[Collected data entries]
——————

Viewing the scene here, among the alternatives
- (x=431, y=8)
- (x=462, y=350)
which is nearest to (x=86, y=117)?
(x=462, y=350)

——————

◆ **Given request**
Rewrite every line of the rows above as a numbered list, skipping any blank lines.

◆ **Solved problem**
1. Viewing the scene here, among the alternatives
2. - (x=431, y=8)
3. - (x=462, y=350)
4. which is nearest to (x=86, y=117)?
5. (x=462, y=350)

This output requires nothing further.